L’élection présidentielle va-t-elle se jouer sur les valeurs ?

Quand vous discutez autour de vous des propositions des différents candidats, faites un quiz rapide : personne n’est vraiment en mesure de décliner avec clarté les programmes des postulants.

Ce qui revient le plus souvent de François Hollande, c’est la création de soixante mille postes dans l’éducation. Nicolas Sarkozy : la TVA sociale, une hausse des bas salaires au chiffrage contesté. Marine Le Pen : la sortie de l’euro. François Bayrou : le produire en France. Jean-Luc Mélenchon : le smic à 1700 euros. Eva Joly, la fin du nucléaire.

Mais les politiques publiques sont soumises à la réalité de la dette, aux contraintes de l’Union Européenne et à une loi des marchés, qui ignore ceux qui veulent refonder le capitalisme mondial ou déclarer la guerre à la finance. A défaut d’une nouvelle frontière ou d’un new deal, c’est sur le terrain des valeurs que peuvent se retrouver les électeurs, à défaut d’adhérer à d’improbables programmes.
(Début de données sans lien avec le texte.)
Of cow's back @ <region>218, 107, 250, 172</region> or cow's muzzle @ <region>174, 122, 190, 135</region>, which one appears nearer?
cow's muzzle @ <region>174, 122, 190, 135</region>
Et il y a de vraies différences entre les candidats ?

Oui, c’est net.

Prenez Nicolas Sarkozy et ses « valeurs pour la France », à commencer par le travail source d’accomplissement, qu’il oppose à l’assistanat, il l’a martelé hier soir à Lille. Le candidat président veut renouer avec un électorat populaire qui s’est détourné de lui, un quinquennat et un million de chômeurs plus tard. Nicolas Sarkozy revendique également responsabilité et autorité, deux marqueurs de la droite.

François Hollande lui oppose vérité, mérite et solidarité. Dire la vérité, indissociable de la démocratie, selon le candidat du PS, c’est dénoncer une France qui serait abimée, trompée par des déclarations sans lendemain. Le mérite, que prône François Hollande, récompense le travail à sa juste valeur, sans passe-droit, ni privilège, aux antipodes de ce qu’impose la société libérale. Le candidat du PS enfin met en avant la solidarité, valeur éminemment de gauche.

Que partage François Bayrou, ce qui le rapproche, même s’il s’en défend, de François Hollande. Le président du Modem s’est opposé à Nicolas Sarkozy, « valeurs contre valeurs, c’est un choix de civilisation », a-t-il dit, en se réclamant d’un humanisme, qui fait que « chaque être est en soi un absolu ». L’humanisme mis en avant à gauche. C’est sur ce terrain que Jean-Luc Mélenchon s’est opposé à Marine Le Pen sur France 2 hier soir, notamment sur les droits des femmes. La candidate du Front National, qui défend, dans la lignée de son père des valeurs nationalistes, synonymes - elle le revendique - de rejet de l’étranger.

Vous pouvez désormais détourner ce slogan du passé : en France, on n’a pas de pétrole, mais on a… des valeurs, au fond bien plus que des idées. Face à la récession et à la tentation du repli sur soi, les valeurs dessinent la géographie politique de cette élection présidentielle, elles sont l’ADN des candidats, elles seules permettront les identifications et les ultimes ralliements, quand viendra la décision finale.